Votre structure collaborative est-elle un prolongement de votre activité académique ?
Mon activité académique me permet de mettre en pratique l’écoute et la précision dans la transmission des critères que je cherche à élaborer. L’effort pour les rendre compréhensibles fait partie intégrante de cette élaboration. Mon activité académique me sert à éliminer de mon discours mental les éléments superflus, anecdotiques ou démagogiques de ma pratique de l’architecture devant la nécessité de transmettre avec efficacité et pragmatisme certains concepts. Il y a une perméabilité entre mon activité d’enseignant et celle du studio.
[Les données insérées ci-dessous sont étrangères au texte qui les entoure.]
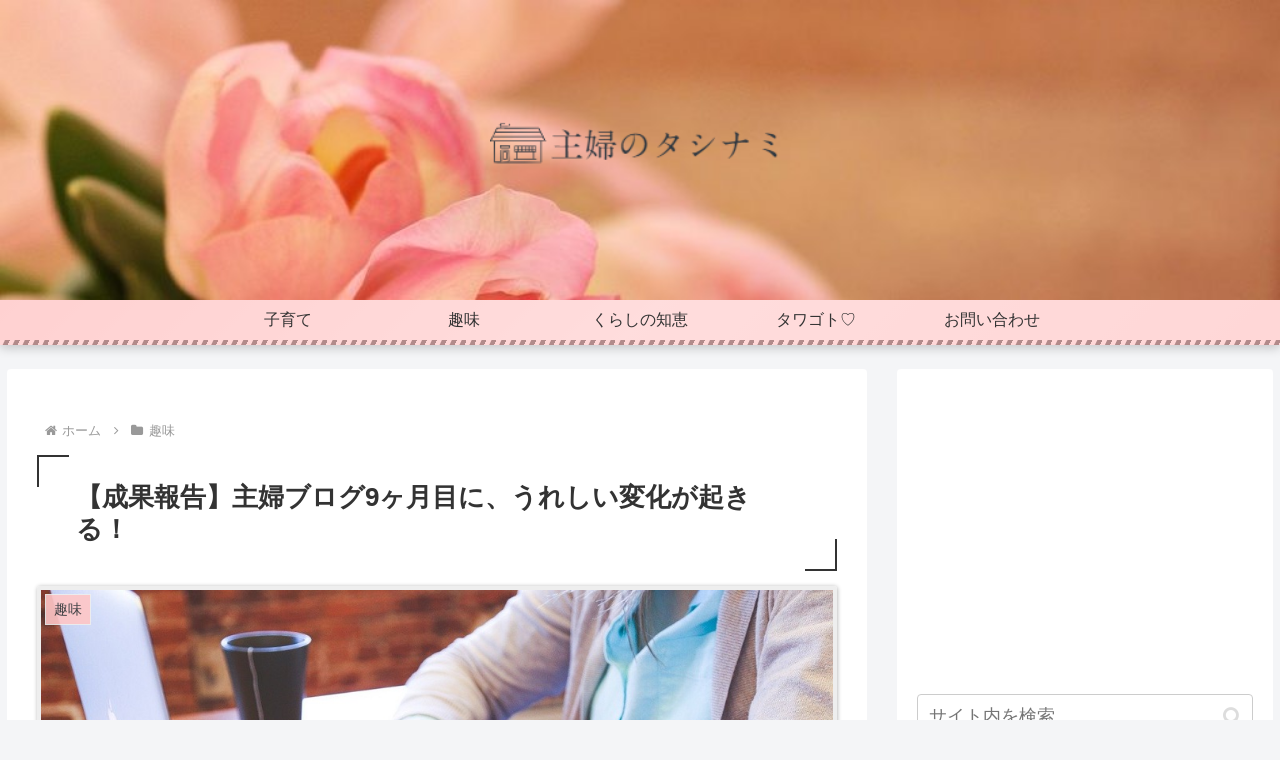

--- FILE ---
content_type: text/html; charset=utf-8
request_url: https://www.google.com/recaptcha/api2/aframe
body_size: 266
content:
<!DOCTYPE HTML><html><head><meta http-equiv="content-type" content="text/html; charset=UTF-8"></head><body><script nonce="-NzXyqxaStcGyee00_QTzg">/** Anti-fraud and anti-abuse applications only. See google.com/recaptcha */ try{var clients={'sodar':'https://pagead2.googlesyndication.com/pagead/sodar?'};window.addEventListener("message",function(a){try{if(a.source===window.parent){var b=JSON.parse(a.data);var c=clients[b['id']];if(c){var d=document.createElement('img');d.src=c+b['params']+'&rc='+(localStorage.getItem("rc::a")?sessionStorage.getItem("rc::b"):"");window.document.body.appendChild(d);sessionStorage.setItem("rc::e",parseInt(sessionStorage.getItem("rc::e")||0)+1);localStorage.setItem("rc::h",'1769568047606');}}}catch(b){}});window.parent.postMessage("_grecaptcha_ready", "*");}catch(b){}</script></body></html>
Je ne crois pas faire une architecture très conceptuelle en termes de contenus théoriques. C’est une architecture alimentée par une manière de penser conceptuelle qui vient de la nécessité d’inculquer une vision critique, par l’attitude de faire la distinction entre les aspects positifs et négatifs lors de l’élaboration d’un projet. C’est accepter que cette différenciation soit à la base de la conception, mais pas dans une logique de confrontation, mais au contraire en considérant qu’il s’agit des ferments de base du projet. Quand je dois choisir un matériau par exemple, ce n’est pas le matériau en tant que tel qui m’intéresse, mais les caractéristiques qu’il doit remplir. Souvent il faut inventer le matériau pour une situation donnée, il faut détourner le matériau de son utilisation usuelle.
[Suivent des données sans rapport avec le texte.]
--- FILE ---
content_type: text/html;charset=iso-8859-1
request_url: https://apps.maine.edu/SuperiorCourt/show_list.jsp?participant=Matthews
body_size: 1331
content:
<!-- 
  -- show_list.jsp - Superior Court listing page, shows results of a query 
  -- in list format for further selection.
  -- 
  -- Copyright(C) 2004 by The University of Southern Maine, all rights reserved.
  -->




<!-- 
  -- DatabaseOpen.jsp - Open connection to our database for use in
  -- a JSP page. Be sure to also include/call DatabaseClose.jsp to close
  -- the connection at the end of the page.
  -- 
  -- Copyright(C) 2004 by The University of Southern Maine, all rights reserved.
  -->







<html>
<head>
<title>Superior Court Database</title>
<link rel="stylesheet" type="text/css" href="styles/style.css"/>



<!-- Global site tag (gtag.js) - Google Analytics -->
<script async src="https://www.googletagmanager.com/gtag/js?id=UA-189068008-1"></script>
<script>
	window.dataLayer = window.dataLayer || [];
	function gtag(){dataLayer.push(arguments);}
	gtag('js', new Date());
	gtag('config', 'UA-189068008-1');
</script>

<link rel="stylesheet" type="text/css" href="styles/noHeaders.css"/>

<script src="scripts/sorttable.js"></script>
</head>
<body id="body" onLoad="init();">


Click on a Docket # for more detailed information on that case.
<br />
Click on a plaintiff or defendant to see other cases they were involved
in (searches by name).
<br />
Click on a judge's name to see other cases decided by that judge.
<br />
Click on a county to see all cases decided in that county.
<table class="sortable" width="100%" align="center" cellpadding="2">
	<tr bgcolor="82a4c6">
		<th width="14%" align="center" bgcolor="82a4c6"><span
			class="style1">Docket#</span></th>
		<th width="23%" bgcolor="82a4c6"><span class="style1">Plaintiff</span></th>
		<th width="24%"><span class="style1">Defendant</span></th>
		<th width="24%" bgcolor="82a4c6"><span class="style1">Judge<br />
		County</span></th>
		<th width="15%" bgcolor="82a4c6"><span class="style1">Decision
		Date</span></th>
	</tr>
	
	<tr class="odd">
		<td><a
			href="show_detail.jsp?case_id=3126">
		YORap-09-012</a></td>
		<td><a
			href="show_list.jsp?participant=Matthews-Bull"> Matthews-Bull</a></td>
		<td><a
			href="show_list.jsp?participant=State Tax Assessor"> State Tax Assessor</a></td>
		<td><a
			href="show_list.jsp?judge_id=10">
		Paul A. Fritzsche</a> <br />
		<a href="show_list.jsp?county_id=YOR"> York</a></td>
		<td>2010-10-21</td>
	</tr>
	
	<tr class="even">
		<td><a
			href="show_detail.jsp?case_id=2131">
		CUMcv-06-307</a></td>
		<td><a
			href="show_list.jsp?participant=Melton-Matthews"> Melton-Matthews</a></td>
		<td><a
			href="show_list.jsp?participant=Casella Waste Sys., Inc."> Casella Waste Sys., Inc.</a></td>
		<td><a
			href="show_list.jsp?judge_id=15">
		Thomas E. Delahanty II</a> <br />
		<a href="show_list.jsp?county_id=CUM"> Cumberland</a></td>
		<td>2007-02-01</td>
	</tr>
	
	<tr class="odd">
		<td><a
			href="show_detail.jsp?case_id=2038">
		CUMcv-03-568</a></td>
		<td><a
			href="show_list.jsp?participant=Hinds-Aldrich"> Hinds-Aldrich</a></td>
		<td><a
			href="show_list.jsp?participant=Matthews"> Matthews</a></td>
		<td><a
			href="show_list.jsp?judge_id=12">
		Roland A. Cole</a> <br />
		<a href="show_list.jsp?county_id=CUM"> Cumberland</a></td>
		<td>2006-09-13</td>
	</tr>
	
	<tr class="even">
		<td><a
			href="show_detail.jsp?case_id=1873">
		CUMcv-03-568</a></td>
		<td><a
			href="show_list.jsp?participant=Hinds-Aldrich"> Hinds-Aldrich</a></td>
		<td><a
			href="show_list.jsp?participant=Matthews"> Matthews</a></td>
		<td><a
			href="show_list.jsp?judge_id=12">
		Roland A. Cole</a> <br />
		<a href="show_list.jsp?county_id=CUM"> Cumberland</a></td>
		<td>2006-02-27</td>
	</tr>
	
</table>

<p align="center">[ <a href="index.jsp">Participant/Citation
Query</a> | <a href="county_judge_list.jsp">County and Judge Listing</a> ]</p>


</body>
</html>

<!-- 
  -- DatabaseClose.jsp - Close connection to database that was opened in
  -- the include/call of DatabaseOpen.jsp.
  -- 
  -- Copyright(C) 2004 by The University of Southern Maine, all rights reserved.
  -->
Nous rêvons toujours d’une acceptation directe et immédiate de nos réalisations dans la ville. Cela traduit un désir de parvenir à s’immiscer de façon osmotique dans la vie des gens, au-delà que la satisfaction très éphémère de s’illustrer dans notre petit monde d’architectes et de revues d’architecture. Ma lecture d’un lieu cherche toujours à rénover l’idée du contextualisme pour qu’elle ne soit pas nostalgique, pittoresque ou ne dépende pas de soi-disant qualités existantes qui sont toujours le fruit d’une lecture à priori qui dépend des circonstances, mais qui soit au contraire riche en propositions et en intentions.
C’est une intention qui s’illustre tout particulièrement dans votre proposition de musée pour la capitale norvégienne…
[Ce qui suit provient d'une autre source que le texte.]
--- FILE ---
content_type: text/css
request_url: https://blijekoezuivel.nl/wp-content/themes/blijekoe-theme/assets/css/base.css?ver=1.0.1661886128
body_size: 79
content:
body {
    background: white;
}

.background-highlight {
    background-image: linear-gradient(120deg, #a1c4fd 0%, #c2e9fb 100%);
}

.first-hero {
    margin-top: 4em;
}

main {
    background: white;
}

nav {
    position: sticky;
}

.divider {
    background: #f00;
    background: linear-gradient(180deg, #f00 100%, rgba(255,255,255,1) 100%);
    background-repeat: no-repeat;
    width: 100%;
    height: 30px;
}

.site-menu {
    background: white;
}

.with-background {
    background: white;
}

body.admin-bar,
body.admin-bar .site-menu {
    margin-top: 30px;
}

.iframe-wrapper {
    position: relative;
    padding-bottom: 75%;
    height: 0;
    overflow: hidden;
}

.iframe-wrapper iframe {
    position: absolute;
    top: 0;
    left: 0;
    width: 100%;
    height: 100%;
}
A Oslo, nous avons vécu un épisode de confrontation entre différentes opinions. L’aspect le plus dramatique de cette confrontation a revêtu une composante très médiatique. Ceux qui exercent leur droit à la critique parlent généralement plus fort que les personnes favorables au projet. Le Musée Munch a été appuyé sans réserve par tous les secteurs proches de l’art et de l’architecture, et aussi par les politiques, qui imaginent qu’avec ce projet Oslo va pouvoir acquérir une dimension internationale et sortir de son isolement. Certaines forces, généralement liées à la protection du patrimoine, se sont opposés au projet en raison de sa hauteur, de sa dimension et de sa contemporanéité ; alors que le musée est un instrument orienté vers le futur pour comprendre la ville et lui être complémentaire. C’est la confrontation entre des attitudes conservatrices et un positionnement plus prospectif orienté vers l’avenir. Une querelle qui est lié à l’existence de catégories morales qui n’ont plus de valeur aujourd’hui, mais qui continuent à avoir de l’importance pour certains parce qu’elles représentent des lieux communs qui leur évitent toute justification conceptuelle. Le patrimoine est un fait, il est donc beaucoup plus facile à défendre. Nous n’avons pas seulement la responsabilité de veiller à l’histoire de nos villes, nous avons aussi le devoir de l’enrichir. Nous ne pouvons pas nous contenter d’une architecture médiocre qui serait uniquement le fruit de processus de discussions sans fin, d’un consensus. L’architecture qui parvient à traverser les filtres de ces mécanismes de concertation est une architecture hybride, une architecture en souffrance. Le risque de ne pas plaire à tout le monde, ce délicat mélange entre singularité et acceptation est ce qui fait avancer l’architecture.